— begin Records supplied —

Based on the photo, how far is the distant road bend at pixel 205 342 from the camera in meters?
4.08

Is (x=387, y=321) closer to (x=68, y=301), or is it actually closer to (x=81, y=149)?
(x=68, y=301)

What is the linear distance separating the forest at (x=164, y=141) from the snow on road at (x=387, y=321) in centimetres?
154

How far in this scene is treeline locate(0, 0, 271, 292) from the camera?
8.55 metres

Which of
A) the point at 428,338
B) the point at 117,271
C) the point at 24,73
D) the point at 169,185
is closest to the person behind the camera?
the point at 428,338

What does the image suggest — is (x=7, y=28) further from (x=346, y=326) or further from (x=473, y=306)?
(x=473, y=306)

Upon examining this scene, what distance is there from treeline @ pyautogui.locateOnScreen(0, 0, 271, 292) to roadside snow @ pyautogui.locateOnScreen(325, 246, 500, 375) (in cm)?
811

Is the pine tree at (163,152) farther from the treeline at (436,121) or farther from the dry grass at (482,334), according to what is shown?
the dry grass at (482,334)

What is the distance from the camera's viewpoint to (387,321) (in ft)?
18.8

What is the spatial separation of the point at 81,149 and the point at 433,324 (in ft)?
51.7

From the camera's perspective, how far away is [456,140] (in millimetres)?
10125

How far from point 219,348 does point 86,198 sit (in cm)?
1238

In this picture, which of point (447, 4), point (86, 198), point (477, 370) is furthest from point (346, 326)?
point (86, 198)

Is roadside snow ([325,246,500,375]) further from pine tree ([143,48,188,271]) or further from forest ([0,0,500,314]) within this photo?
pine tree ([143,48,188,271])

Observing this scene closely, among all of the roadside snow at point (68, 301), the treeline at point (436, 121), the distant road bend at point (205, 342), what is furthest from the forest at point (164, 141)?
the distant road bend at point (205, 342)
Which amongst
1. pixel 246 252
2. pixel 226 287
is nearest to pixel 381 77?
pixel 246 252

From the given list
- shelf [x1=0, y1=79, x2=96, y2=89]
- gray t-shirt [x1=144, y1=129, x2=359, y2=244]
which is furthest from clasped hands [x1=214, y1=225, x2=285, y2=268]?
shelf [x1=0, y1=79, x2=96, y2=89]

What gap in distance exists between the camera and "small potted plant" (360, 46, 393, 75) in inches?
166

— end Records supplied —
— begin Records supplied —

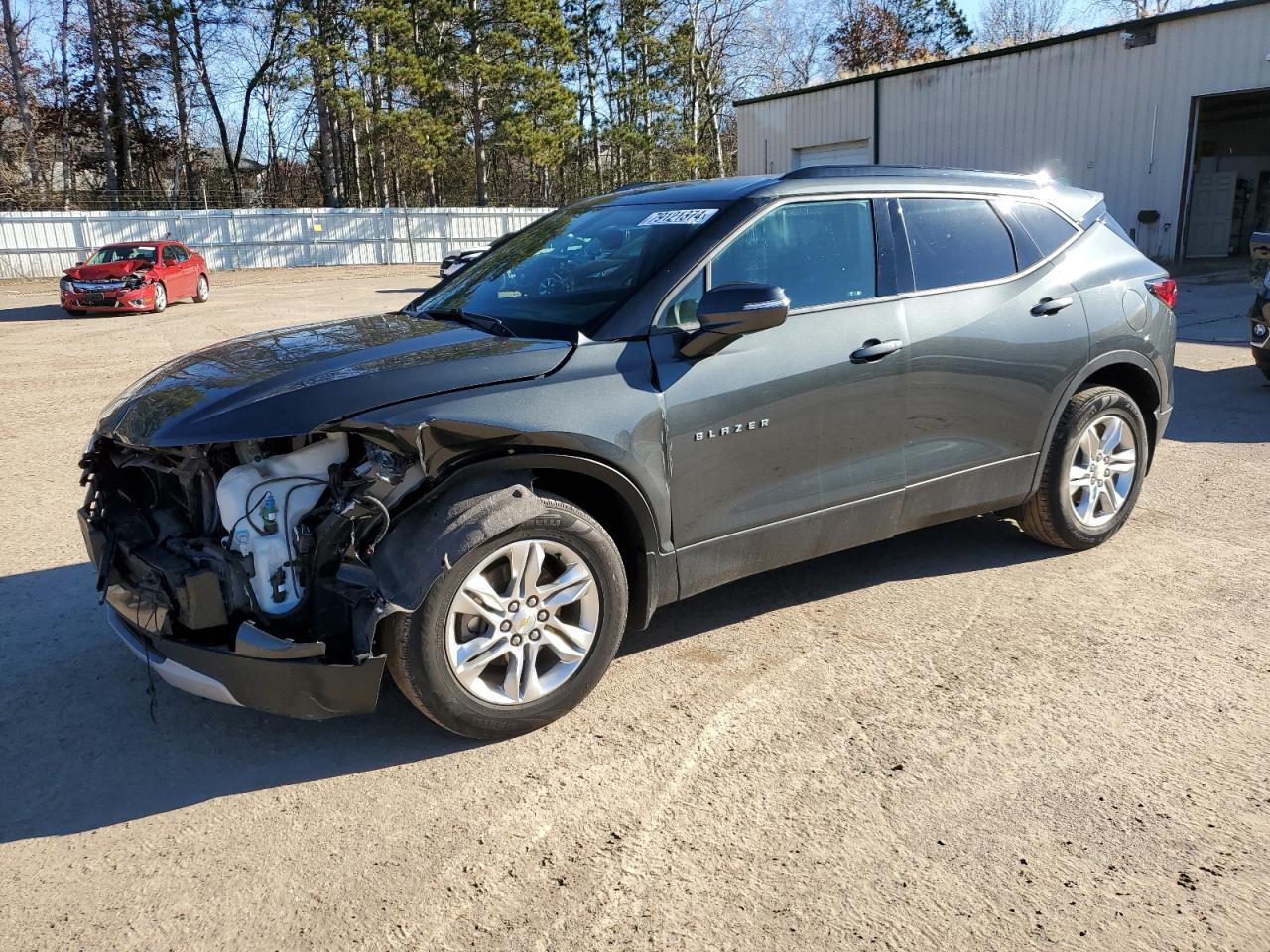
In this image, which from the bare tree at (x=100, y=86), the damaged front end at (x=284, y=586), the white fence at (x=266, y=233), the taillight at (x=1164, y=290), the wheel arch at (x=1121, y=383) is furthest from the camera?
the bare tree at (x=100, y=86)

— end Records supplied —

__Exercise description__. Give only the number of lines in the material above that contain the string "pine". Case counts.

__Full response__. 3